YOUR OBJECTIVE —
Give again only the lines from the line that holds "Obraz Profile photo" to the end of the data, inclusive, omitting all pictures.

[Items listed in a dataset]
┌────────

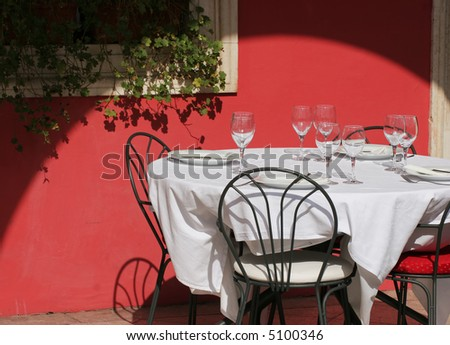 Terrace of red wall restaurant in the morning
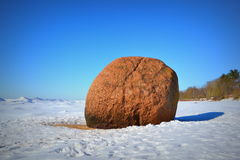 Landscape of Baltic seaside in a winter day. Landscape of Baltic seaside in a winter sunny day, big stone Stock Photo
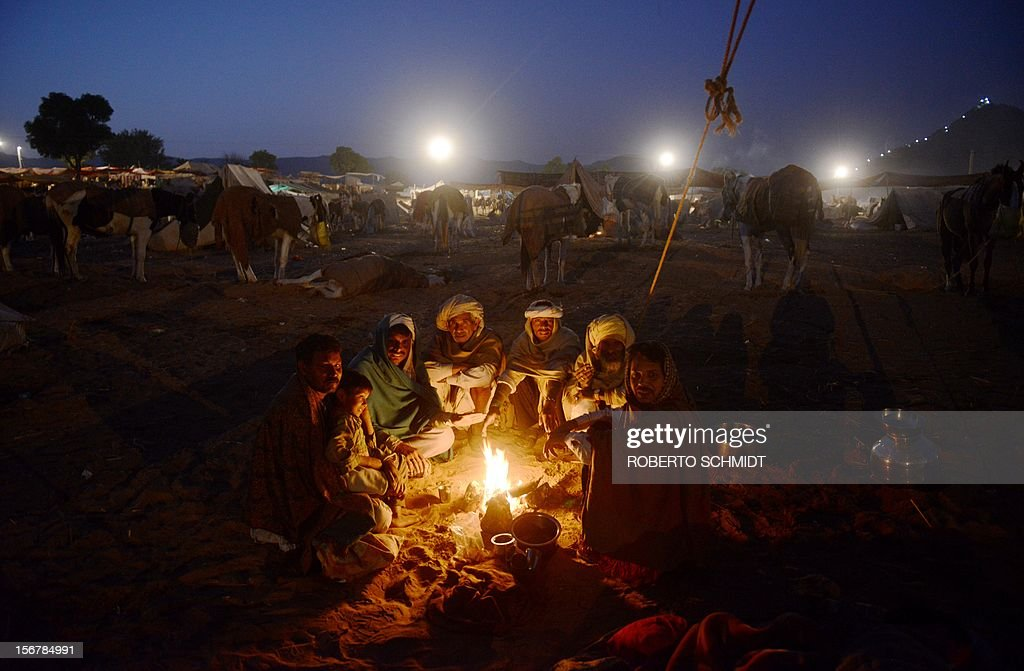A group of camel traders sit around a fire in the early morning hours at the camel fair grounds on the outskirts of Pushkar on November 21, 2012. The annual five-day camel and livestock fair, held in the town of Pushkar in the state of Rajasthan is one of the world's largest camel fairs, and apart from buying and selling of livestock it has become an important tourist attraction. AFP PHOTO/Roberto Schmidt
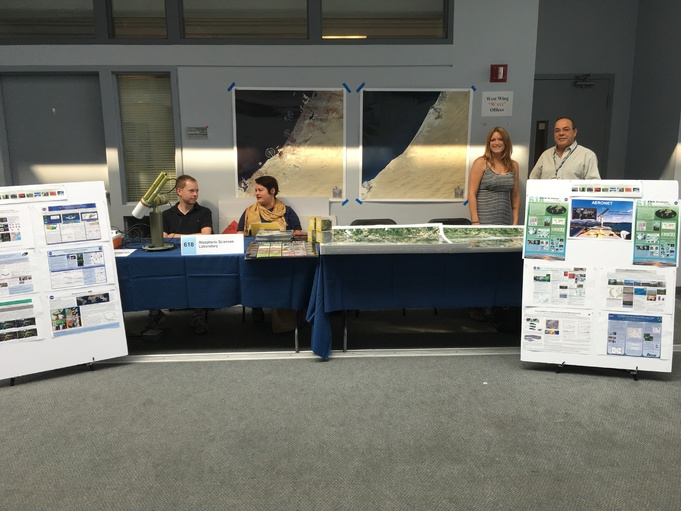 Biospheric Sciences lab 2016 Science Jamboree showing science posters, Landsat before and after land use change and a sun photometer from the AERONET group.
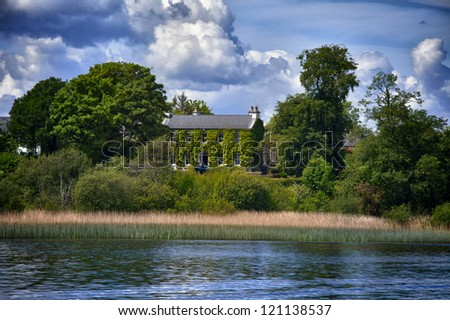 View to Irish cottage from boat river Shanon - stock photo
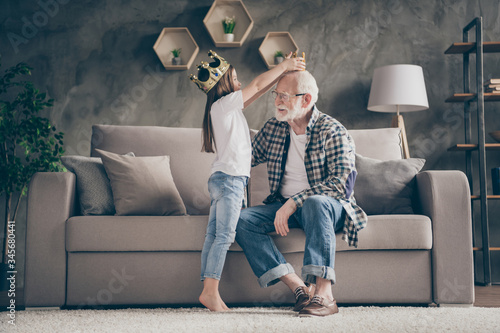 Obraz Profile photo of funny aged old grandpa golden crown head little pretty granddaughter playing famous people roles stay home quarantine safety modern interior living room indoors - fototapety do salonu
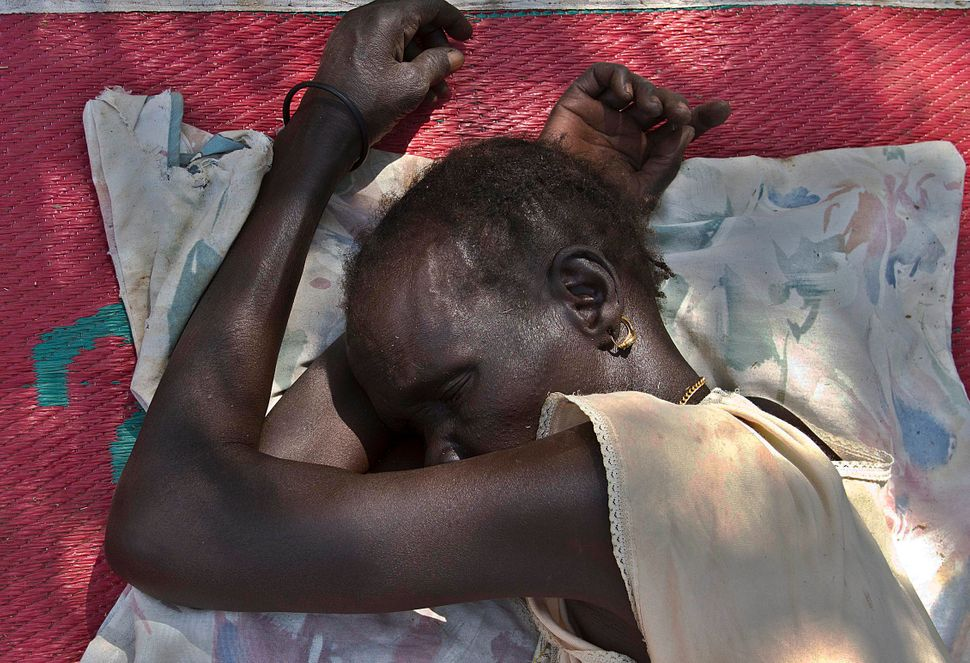 A South Sudanese woman sleeps on January 7, 2014 at the Ochaya Rhino refugee camp in the Arua District, about 495 kilometres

└────────

SOLUTION BELOW —
 Obraz Profile photo of funny aged old grandpa golden crown head little pretty granddaughter playing famous people roles stay home quarantine safety modern interior living room indoors - fototapety do salonu
 A South Sudanese woman sleeps on January 7, 2014 at the Ochaya Rhino refugee camp in the Arua District, about 495 kilometres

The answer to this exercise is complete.